I’ve been circling the idea of making my own ice cream for the longest time. Not to even mention that my husband and son asks for it all the time. The hints aren’t so subtle either…
Hubby would walk up to the freezer, open the door and say: “Hmmm, still no ice cream?”
Me: “No, no ice cream, why don’t you buy some if you want it so bad?”
Him: “Nah, can’t you make some? You can make anything!”
(Yes, it is his way of sucking up.)
Honestly, I was always under impression that I had to have ice cream machine in order to make ice cream. I thought so until my dear friend Dorothy from Crazy for Crust share a collection of homemade ice cream recipes that didn’t require a machine! Now, the ice cream was calling my name!
I’ve read a few recipes for making ice cream and it seems to have the same basic steps and so easy. I had some of my favorite International Delight creamer in the fridge, that I wasn’t using fast enough. I happened to get the big bottle and there is only so much I can put in my coffee.
I already shared my idea for using Almond Joy (my absolute favorite) ID when I shared my Almond Joy Cheesecake. Today, I’m sharing the Homemade Hazelnut Ice Cream using Hazelnut ID (my close-second favorite.) You should share your ID at “What’s Your ID” website!
I can’t oversell this ice cream, using the rich Hazelnut International Delight creamer, enough! It may have been a sugar free creamer but the flavor was full and rich. The hazelnut clearly stood out and it was so smooth!
Homemade Hazelnut Ice Cream
- 1 cup heavy whipping cream
- 1 cup Hazelnut creamer
- 12 oz sweetened condensed milk
- Toasted chopped hazelnuts for topping
- Place your metal bowl from the electric mixer and the whisk attachment (or a regular metal bowl and the beaters) in the freezer for 10-15 minutes.
- Make sure that the heavy whipping cream and creamer are both cold, straight from the fridge.
- Add the heavy whipping cream and hazelnut creamer into the cold mixing bowl. Starting at low speed, start whisking, gradually raise to speed to high. Beat until stiff peaks appear (don't walk away far so you don't over-mix.)

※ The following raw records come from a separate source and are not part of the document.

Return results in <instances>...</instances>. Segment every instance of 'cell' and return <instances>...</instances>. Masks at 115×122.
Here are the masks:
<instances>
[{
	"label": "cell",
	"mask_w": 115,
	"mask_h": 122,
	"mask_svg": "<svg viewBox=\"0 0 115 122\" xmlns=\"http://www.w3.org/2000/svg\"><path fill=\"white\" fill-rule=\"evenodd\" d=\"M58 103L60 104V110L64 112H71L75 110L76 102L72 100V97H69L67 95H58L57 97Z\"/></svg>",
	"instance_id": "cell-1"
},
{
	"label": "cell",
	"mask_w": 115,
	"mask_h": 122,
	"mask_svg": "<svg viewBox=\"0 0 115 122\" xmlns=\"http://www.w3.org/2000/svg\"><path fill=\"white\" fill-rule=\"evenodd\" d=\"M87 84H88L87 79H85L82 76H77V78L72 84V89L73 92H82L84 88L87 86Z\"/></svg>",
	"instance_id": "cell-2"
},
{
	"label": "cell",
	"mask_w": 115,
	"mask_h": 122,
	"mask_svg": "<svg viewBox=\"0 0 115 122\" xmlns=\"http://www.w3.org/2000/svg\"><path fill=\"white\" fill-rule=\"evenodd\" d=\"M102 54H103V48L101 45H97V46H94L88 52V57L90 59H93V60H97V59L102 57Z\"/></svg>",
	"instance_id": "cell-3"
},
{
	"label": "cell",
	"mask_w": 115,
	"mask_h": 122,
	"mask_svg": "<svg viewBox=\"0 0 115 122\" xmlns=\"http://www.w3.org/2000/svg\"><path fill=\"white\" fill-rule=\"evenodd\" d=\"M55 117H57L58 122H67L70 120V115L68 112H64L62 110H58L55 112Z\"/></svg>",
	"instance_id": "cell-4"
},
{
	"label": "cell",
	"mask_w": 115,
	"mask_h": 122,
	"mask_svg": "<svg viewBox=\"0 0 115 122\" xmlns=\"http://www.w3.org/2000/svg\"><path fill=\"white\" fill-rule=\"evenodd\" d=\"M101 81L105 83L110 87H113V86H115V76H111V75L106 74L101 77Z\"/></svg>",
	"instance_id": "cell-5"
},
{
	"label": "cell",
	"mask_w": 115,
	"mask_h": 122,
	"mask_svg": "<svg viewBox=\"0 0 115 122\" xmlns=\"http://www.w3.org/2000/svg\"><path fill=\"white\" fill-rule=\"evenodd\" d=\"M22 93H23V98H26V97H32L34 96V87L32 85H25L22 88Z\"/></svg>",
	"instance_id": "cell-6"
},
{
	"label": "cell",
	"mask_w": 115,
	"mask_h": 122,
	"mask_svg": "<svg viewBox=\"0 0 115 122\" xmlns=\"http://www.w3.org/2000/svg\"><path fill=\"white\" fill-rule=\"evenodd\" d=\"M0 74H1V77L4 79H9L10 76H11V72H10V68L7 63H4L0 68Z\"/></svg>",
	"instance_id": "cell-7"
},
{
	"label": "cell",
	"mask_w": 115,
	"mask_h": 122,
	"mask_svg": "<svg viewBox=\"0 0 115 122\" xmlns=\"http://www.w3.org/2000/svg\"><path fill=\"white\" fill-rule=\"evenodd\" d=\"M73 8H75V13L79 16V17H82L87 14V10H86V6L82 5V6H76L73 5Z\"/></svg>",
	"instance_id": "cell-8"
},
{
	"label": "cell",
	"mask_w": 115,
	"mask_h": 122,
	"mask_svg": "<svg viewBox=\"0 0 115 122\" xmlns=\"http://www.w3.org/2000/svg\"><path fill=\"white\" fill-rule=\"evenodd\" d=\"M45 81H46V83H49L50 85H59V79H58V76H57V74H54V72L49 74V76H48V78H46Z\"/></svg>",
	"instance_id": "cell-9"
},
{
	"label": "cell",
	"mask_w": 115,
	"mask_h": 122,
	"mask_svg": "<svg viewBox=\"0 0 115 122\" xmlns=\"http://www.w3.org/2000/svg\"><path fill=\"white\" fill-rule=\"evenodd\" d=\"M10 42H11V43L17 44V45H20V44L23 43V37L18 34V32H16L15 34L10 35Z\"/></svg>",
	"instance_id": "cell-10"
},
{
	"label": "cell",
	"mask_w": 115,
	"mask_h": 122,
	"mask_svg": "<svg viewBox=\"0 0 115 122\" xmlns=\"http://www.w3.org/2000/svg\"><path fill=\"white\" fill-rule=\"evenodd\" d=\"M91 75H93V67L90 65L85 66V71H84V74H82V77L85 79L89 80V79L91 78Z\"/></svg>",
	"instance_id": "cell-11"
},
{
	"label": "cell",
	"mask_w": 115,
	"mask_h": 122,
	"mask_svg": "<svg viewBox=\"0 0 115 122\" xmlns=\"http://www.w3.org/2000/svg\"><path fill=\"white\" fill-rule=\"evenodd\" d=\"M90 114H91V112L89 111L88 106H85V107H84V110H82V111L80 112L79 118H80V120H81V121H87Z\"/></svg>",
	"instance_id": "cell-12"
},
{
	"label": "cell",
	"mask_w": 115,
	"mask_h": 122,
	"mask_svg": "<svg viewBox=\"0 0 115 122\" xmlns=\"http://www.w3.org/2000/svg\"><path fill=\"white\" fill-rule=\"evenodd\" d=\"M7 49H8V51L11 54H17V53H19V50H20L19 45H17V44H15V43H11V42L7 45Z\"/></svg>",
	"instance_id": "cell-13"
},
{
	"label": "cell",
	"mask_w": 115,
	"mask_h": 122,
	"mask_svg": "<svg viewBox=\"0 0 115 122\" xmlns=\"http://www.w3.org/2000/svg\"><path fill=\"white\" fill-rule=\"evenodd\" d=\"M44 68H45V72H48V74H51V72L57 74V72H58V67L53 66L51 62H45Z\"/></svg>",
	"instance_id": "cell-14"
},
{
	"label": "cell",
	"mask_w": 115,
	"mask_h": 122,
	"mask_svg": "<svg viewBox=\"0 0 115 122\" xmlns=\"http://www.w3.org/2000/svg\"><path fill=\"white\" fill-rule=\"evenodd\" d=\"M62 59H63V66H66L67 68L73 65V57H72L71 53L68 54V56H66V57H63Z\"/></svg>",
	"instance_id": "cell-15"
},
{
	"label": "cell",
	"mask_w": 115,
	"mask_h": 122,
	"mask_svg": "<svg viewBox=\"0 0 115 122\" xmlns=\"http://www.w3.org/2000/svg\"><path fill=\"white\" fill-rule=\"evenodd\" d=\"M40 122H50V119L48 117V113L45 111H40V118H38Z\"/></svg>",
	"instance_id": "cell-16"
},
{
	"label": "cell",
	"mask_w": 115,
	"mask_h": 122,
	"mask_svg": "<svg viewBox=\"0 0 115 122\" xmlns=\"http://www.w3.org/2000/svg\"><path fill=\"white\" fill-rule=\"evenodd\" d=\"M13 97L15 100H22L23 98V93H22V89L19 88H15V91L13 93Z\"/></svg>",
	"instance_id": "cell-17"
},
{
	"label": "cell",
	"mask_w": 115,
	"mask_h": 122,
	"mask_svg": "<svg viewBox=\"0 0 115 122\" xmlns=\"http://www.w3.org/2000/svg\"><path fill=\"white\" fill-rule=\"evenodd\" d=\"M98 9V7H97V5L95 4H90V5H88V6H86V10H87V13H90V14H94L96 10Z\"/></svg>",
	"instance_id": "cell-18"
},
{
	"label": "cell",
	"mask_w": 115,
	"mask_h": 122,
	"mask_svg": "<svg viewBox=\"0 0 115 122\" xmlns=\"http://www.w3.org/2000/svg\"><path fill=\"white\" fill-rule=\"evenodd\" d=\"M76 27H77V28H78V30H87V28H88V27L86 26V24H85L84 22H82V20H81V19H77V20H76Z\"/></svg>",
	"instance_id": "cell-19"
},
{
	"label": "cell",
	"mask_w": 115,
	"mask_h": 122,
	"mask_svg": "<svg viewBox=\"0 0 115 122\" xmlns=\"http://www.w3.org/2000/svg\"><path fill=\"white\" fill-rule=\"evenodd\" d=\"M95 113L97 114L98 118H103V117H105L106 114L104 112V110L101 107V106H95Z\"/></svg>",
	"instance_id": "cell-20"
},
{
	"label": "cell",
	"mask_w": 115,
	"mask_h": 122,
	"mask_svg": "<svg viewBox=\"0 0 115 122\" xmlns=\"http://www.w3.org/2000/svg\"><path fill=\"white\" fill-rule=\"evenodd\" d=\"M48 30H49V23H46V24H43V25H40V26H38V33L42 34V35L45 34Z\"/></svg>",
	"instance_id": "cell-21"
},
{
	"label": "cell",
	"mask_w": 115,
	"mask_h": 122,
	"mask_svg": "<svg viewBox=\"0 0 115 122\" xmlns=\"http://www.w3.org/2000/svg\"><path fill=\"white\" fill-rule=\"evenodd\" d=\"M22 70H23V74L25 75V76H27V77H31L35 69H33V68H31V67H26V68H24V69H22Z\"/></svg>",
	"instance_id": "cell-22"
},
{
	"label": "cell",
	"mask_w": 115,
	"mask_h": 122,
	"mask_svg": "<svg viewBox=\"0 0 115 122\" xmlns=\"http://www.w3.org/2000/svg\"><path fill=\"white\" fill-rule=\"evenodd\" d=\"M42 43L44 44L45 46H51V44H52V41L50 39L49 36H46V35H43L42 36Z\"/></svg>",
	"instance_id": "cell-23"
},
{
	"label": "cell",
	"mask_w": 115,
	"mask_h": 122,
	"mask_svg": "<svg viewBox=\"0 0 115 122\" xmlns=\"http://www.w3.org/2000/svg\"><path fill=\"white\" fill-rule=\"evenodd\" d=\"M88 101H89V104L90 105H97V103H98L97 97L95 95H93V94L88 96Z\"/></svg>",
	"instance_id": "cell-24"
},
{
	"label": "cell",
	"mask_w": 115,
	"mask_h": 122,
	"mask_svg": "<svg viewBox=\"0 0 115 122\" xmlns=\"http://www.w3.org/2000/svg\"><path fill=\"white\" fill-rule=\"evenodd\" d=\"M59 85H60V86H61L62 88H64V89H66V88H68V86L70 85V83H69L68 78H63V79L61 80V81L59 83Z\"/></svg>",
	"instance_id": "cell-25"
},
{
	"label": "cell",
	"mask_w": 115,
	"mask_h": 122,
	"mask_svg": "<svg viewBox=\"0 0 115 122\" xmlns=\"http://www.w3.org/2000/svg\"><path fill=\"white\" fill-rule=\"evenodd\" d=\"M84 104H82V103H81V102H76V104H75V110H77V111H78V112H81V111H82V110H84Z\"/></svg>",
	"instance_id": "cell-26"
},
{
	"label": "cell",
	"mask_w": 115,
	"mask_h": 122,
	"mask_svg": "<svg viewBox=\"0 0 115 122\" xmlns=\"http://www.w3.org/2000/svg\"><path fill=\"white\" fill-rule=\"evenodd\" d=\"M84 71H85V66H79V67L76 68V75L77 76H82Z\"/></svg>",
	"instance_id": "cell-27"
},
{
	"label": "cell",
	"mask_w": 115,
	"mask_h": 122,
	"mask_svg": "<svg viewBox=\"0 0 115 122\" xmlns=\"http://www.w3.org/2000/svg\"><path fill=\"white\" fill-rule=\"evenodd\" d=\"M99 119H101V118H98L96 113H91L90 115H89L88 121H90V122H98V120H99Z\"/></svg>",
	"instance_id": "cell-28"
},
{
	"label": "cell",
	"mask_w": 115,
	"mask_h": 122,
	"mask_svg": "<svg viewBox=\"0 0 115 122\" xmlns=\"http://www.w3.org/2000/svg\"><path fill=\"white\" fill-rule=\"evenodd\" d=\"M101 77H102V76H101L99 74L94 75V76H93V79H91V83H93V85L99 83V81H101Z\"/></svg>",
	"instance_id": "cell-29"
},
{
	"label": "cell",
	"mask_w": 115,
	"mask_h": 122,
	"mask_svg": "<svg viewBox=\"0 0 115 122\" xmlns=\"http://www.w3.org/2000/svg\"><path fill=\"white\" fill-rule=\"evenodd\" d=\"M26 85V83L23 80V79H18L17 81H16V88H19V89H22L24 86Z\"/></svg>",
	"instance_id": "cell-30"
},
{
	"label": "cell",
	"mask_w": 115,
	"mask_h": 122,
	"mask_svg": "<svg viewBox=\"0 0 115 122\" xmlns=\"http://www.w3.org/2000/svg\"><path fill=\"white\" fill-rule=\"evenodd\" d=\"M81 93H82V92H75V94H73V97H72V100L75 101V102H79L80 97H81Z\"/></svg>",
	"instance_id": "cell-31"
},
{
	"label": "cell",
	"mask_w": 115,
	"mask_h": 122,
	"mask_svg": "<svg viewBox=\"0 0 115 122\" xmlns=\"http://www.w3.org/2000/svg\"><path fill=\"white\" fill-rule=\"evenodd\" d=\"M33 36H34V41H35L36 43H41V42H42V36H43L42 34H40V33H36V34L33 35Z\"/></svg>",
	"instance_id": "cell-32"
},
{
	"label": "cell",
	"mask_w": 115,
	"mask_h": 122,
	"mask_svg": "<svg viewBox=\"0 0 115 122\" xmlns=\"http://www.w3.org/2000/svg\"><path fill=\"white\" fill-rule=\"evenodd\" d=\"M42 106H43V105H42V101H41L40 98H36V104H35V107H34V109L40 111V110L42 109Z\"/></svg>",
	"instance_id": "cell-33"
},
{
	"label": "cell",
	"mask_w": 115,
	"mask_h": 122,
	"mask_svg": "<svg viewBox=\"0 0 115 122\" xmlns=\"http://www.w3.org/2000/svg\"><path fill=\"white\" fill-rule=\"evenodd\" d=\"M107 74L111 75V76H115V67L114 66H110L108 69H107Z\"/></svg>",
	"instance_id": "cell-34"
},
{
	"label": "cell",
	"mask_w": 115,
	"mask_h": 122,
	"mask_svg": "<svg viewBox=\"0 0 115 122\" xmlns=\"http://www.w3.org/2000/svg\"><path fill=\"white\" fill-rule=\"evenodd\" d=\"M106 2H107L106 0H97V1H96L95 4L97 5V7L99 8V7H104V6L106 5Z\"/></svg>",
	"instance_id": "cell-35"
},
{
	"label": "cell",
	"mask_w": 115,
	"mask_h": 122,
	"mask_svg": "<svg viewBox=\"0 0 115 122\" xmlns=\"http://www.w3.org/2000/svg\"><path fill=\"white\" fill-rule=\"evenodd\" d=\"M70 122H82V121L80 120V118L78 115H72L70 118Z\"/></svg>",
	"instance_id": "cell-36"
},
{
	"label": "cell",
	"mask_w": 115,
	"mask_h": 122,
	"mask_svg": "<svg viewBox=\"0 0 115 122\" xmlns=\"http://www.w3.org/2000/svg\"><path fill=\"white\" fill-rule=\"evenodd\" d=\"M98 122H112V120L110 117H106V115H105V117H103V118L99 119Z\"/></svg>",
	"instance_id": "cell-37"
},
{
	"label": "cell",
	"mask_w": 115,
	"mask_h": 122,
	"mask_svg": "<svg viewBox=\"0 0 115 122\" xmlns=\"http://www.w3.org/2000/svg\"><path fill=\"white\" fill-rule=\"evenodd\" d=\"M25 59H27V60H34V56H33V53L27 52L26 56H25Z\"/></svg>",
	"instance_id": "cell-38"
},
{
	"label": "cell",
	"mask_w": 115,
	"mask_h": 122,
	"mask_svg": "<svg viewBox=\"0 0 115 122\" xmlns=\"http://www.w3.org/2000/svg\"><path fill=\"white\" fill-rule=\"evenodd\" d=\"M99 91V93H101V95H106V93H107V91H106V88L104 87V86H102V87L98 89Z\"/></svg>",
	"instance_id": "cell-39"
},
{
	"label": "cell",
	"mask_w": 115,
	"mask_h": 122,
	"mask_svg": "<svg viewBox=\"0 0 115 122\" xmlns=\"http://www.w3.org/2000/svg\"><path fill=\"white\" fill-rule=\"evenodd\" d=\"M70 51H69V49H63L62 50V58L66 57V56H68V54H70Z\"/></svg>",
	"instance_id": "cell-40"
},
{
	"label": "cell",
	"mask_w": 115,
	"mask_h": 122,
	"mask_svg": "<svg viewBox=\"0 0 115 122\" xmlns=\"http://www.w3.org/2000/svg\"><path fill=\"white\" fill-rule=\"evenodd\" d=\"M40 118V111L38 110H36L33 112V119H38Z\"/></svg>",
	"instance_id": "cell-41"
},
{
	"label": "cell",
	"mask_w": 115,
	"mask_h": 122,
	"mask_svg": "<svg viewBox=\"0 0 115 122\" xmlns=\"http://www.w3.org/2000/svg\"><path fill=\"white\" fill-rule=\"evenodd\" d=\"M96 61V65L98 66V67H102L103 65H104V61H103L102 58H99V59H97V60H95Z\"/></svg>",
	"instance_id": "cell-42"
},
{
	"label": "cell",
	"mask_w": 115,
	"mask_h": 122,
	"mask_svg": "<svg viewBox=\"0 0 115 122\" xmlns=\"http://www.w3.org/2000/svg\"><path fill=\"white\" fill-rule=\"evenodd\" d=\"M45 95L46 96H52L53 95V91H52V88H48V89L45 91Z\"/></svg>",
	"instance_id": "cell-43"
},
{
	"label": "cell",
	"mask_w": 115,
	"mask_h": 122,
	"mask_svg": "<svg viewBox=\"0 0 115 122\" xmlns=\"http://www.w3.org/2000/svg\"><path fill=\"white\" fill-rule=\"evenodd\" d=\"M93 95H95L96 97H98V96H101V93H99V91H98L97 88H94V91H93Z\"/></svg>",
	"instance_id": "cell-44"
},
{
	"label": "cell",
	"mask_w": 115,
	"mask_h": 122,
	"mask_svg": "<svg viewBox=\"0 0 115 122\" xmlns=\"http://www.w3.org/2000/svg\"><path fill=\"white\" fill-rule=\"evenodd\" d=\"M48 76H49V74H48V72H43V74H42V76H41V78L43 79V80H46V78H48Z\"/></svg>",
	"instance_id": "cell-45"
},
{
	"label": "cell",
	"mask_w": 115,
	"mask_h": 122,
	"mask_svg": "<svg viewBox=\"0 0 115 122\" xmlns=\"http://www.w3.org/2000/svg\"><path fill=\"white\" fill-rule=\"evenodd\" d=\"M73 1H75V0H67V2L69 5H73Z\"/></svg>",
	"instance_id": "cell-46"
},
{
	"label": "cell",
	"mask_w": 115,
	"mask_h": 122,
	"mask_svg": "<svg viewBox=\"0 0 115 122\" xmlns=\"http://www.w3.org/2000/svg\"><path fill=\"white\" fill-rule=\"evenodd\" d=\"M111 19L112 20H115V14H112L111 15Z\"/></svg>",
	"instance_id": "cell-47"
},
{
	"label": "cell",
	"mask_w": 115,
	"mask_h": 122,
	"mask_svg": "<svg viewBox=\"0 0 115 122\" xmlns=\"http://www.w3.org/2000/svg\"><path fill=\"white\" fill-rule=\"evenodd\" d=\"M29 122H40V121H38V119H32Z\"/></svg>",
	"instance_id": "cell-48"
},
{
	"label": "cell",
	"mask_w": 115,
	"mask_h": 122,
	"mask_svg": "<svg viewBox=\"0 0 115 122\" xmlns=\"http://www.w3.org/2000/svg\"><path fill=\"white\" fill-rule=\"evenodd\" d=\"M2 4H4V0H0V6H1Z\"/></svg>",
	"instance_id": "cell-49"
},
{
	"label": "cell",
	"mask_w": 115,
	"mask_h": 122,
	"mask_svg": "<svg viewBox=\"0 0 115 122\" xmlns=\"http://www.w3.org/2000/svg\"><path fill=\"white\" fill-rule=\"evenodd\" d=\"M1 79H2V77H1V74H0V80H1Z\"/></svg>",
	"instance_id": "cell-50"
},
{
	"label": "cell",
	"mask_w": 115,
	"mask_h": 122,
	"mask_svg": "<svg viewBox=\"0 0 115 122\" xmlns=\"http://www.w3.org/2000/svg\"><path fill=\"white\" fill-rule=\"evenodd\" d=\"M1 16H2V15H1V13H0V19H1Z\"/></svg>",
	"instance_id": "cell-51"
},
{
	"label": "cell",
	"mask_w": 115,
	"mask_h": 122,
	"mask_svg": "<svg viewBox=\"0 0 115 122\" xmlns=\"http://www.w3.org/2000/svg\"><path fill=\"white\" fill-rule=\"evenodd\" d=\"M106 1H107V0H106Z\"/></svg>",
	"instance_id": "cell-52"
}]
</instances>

- Using a rubber spatula, very slowly pour in the sweetened condensed milk while folding the whipped mixture. Keep folding, carefully, the condensed milk into the whipped mixture, making figure 8, just until there are no more streaks and the mixture is smooth.
- Carefully, transfer the mixture into a large, airtight container. (I used a large, airtight tupperware and sealed it with saran wrap, just in case.)
- Freeze for at least 5-6 hours, depending on the container.
- Top off with some chopped hazelnuts when serving!